A Noyelles, on semblait être en excellente position pour faire une pointe sur Denain. La garnison de Valenciennes était encore plus rapprochée de ce dernier poste, et pourtant à Noyelles personne n’a proposé de manœuvrer sur Denain, ni le maréchal de Montesquiou, ni aucun autre. Le secret de l’opération possible était renfermé dans la pensée de Villars et du roi. Quant à Montesquiou, s’il en a connu le projet, ce ne peut être que par les communications du 4 juillet dont j’ai parlé, ou plus tard par des confidences du général en chef en face de Landrecies.

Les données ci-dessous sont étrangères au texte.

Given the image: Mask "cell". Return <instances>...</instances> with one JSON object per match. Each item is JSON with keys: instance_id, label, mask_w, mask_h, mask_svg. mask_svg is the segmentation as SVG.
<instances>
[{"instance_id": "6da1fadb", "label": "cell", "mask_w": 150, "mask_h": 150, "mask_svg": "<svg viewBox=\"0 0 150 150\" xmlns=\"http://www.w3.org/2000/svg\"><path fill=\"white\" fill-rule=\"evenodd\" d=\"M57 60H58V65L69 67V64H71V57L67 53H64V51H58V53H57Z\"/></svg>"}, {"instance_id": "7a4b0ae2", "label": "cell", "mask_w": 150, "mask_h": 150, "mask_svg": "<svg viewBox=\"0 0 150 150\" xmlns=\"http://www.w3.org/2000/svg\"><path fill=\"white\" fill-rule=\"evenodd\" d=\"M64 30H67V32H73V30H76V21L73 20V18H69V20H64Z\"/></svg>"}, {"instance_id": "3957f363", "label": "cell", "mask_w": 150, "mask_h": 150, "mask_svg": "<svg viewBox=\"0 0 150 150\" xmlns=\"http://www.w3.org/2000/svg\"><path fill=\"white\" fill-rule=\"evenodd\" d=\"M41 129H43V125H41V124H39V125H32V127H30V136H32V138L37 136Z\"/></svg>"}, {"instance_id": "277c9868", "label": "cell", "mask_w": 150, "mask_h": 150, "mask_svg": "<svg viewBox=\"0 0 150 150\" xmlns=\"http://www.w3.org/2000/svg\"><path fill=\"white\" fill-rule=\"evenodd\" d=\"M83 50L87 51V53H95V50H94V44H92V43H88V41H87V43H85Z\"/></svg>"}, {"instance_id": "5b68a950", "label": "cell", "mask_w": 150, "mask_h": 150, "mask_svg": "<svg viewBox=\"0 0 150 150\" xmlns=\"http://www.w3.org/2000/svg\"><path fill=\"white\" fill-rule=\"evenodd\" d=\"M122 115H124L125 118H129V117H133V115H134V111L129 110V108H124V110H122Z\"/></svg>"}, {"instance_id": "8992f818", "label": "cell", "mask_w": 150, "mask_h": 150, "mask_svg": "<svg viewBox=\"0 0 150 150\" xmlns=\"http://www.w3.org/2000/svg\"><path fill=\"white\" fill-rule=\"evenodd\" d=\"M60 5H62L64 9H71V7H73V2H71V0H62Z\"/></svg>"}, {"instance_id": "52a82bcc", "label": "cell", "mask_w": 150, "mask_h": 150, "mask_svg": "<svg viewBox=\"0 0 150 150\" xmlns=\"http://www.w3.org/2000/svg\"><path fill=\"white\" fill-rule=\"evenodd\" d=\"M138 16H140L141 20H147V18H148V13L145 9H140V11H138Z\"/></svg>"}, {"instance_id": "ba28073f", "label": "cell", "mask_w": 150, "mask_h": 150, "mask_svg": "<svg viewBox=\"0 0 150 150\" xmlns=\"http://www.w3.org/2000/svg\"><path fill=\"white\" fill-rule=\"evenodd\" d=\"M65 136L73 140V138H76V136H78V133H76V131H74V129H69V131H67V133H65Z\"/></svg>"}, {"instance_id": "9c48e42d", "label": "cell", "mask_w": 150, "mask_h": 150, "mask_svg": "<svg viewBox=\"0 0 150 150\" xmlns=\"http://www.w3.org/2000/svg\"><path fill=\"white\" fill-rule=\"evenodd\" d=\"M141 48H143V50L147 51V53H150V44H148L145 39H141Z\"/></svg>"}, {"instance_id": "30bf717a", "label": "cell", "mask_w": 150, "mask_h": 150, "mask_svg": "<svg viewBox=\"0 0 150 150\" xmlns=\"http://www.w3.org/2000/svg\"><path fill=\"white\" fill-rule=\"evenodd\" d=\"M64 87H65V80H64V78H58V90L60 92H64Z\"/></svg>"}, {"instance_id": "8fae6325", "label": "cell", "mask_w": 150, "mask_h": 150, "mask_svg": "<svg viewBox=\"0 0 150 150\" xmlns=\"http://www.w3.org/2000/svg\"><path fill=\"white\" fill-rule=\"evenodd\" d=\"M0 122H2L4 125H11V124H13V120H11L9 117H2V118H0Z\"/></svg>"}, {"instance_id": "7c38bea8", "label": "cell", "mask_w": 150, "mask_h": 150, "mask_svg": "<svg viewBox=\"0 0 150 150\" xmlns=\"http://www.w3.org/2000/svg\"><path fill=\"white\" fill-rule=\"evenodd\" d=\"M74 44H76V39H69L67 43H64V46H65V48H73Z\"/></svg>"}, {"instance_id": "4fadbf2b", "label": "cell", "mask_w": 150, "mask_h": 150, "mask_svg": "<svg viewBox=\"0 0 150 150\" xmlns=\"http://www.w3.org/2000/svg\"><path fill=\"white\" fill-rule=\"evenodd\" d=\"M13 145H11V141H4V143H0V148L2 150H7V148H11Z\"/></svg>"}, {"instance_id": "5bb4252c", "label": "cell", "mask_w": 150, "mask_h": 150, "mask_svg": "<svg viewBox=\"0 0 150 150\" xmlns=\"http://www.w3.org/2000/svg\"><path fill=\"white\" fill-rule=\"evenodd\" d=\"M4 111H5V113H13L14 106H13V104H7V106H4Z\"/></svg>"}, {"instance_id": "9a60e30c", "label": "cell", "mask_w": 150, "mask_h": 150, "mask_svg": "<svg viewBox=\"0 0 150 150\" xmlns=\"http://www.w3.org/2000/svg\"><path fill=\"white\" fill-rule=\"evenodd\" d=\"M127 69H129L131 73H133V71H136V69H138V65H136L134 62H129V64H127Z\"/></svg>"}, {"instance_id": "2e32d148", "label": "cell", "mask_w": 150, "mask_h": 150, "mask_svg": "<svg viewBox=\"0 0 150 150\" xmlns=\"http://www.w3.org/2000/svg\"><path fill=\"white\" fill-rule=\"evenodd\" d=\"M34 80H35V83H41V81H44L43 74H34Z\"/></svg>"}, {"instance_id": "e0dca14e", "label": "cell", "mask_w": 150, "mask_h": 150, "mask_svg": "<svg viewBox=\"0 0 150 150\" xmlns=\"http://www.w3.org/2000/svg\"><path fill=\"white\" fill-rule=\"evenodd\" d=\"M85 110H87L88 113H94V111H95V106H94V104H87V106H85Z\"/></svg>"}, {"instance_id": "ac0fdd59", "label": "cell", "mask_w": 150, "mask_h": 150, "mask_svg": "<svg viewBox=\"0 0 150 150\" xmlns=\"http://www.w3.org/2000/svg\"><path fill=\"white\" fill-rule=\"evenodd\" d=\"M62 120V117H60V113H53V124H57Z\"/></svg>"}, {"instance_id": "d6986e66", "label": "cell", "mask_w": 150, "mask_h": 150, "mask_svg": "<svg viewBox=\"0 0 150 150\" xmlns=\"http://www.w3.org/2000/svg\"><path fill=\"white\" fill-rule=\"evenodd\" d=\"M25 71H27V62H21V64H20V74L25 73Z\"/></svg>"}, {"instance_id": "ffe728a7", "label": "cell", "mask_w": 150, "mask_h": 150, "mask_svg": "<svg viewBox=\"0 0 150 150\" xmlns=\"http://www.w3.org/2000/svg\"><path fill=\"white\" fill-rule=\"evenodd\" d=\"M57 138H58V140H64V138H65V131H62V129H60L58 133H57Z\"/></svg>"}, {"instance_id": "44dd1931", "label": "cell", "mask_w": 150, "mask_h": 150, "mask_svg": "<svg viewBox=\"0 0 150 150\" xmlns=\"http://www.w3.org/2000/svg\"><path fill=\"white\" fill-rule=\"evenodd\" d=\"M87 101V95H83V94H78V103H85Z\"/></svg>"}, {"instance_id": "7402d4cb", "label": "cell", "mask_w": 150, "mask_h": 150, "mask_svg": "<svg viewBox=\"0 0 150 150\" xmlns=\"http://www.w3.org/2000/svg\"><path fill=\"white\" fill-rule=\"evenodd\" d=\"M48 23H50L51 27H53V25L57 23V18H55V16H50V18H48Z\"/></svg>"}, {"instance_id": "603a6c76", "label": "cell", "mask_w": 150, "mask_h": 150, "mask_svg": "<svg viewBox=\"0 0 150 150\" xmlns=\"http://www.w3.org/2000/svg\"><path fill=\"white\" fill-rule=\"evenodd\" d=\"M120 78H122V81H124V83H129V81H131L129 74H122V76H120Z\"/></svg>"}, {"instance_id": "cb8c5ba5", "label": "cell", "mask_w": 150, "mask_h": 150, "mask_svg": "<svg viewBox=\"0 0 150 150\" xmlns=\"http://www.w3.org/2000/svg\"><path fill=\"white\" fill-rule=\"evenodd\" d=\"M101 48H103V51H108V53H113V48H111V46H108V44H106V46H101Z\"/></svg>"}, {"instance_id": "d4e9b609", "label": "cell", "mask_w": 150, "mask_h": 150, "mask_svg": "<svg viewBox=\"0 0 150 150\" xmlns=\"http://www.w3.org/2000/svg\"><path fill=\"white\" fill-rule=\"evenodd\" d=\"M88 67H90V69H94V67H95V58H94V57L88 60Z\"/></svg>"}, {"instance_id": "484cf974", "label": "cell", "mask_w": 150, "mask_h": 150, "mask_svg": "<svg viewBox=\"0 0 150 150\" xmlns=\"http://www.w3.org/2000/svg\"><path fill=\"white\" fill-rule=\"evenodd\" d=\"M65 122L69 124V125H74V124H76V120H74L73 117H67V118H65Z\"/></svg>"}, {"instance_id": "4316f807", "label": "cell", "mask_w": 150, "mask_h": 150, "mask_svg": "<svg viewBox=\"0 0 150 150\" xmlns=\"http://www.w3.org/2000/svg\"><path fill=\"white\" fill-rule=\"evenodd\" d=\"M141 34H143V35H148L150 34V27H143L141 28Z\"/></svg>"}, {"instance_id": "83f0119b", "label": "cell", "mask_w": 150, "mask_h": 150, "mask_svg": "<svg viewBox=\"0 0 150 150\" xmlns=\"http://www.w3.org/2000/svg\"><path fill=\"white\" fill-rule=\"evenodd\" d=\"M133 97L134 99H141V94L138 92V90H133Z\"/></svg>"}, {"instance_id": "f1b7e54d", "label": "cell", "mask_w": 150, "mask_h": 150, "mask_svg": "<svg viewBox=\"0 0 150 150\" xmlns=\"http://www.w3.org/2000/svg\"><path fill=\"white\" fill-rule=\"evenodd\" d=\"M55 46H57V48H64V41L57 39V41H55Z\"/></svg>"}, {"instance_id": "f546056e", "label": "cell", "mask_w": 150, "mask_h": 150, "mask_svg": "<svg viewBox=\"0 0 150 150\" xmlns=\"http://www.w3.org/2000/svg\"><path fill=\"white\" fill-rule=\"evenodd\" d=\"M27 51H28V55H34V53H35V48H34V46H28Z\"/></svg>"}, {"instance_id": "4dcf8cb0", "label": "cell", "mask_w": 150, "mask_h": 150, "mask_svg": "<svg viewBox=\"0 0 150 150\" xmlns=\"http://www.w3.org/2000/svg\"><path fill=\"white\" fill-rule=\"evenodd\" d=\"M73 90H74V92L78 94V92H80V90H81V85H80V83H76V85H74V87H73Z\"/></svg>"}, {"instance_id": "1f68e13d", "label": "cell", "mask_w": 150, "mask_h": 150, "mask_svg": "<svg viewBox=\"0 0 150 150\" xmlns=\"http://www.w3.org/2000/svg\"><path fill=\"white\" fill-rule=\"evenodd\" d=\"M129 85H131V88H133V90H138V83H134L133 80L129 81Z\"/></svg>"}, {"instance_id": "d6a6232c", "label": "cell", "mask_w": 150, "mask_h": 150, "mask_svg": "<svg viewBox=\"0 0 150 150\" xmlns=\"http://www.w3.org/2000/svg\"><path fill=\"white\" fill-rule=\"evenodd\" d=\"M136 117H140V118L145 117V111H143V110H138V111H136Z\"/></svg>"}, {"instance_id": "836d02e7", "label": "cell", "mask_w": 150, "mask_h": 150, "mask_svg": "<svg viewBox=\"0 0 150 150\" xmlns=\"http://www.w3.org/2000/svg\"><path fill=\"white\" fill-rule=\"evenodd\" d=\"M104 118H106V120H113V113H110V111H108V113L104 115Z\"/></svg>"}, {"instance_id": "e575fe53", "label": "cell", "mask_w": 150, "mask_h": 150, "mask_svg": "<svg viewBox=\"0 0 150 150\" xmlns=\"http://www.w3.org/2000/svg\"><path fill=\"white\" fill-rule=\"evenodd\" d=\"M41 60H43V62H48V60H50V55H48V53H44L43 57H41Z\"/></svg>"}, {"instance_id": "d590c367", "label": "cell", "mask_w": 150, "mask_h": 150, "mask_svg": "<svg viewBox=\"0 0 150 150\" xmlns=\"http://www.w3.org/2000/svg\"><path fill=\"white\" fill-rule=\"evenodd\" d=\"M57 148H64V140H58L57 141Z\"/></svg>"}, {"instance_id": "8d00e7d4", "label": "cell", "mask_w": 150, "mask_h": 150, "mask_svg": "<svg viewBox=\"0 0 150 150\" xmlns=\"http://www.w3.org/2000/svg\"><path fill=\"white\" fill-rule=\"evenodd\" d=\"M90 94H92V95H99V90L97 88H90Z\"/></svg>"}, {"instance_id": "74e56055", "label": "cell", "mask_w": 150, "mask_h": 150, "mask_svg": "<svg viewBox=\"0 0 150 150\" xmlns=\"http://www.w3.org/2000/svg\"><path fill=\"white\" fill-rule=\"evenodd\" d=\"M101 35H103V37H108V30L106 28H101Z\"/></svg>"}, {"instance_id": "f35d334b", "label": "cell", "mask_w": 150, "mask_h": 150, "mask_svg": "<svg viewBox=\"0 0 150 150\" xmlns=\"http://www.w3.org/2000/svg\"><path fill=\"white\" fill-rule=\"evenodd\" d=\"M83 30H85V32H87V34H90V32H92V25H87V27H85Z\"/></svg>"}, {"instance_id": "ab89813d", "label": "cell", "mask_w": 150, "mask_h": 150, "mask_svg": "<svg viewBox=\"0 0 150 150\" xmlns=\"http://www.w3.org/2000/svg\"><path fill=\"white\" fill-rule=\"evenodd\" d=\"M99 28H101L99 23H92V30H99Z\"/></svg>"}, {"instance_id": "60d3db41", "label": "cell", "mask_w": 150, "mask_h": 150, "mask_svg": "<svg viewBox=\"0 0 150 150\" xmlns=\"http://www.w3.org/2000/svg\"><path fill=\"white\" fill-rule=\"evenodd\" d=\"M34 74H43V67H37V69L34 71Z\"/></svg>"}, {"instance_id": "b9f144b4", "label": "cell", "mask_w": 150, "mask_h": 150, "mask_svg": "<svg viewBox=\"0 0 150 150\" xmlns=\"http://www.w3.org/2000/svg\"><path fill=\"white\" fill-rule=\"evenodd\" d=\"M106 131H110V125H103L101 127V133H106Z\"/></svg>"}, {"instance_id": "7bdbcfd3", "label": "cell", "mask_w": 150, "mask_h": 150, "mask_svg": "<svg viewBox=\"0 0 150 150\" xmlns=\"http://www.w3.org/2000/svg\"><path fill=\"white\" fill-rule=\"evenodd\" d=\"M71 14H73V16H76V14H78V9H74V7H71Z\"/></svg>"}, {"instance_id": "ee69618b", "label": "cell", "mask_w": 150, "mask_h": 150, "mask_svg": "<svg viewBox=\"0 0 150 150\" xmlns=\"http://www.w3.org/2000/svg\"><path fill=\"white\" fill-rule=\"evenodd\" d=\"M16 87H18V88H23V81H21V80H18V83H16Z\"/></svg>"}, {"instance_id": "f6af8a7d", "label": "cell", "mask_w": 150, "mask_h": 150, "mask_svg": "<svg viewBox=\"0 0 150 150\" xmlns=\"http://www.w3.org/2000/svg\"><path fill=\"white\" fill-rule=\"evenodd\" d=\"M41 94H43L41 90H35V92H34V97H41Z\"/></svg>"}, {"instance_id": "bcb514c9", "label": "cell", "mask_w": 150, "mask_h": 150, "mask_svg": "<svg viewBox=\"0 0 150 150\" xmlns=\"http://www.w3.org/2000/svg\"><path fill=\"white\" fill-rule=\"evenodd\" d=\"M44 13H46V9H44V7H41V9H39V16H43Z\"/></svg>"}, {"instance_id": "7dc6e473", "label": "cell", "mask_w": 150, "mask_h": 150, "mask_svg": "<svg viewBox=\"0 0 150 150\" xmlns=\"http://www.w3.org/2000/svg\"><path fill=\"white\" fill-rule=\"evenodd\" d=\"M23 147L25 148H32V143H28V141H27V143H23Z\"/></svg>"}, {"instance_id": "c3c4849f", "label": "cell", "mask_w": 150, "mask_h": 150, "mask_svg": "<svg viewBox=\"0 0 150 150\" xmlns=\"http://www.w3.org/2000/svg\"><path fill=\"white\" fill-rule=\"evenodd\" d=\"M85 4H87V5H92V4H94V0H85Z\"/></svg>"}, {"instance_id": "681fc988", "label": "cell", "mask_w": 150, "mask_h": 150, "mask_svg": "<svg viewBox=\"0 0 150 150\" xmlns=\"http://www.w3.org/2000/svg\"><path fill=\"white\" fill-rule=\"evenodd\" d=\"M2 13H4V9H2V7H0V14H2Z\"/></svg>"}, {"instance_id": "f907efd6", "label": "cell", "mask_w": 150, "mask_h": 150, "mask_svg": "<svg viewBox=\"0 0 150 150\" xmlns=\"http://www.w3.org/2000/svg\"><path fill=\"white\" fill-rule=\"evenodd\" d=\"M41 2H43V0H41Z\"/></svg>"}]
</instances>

Si Montesquiou avait eu, comme l’écrit Saint-Simon, ces instructions particulières de la cour qu’on ne retrouve nulle part, et dont la correspondance de ce maréchal prouve la fausseté, il n’eût pas opiné peut-être, comme il le fit à Noyelles, pour entraîner l’armée vers Landrecies, d’où le retour sur Denain était difficile et périlleux. Le conseil de guerre fut donc d’avis unanime d’aller passer l’Escaut entre Crèvecœur et le Catelet, de marcher vers les sources de la Selle, et de là sur la Sambre, pour y reconnaître et décider quel serait le meilleur parti à prendre. Villars quittait Noyelles avec regret, pour obéir à l’ordre exprès du roi, préoccupé sur toutes choses du péril de Landrecies, et il appréhendait d’aller chercher cette bataille décisive et chanceuse à la fois. Il avait écrit le 17 juillet à M. Voysin : « Je ne sais pas bien, monsieur, quelles seraient les opinions de plusieurs, s’il n’y a pas de bataille ; mais, si je les recueillais présentement, je

  1. Ce rapport est au dépôt de la guerre, vol. 2,380, pièce 5.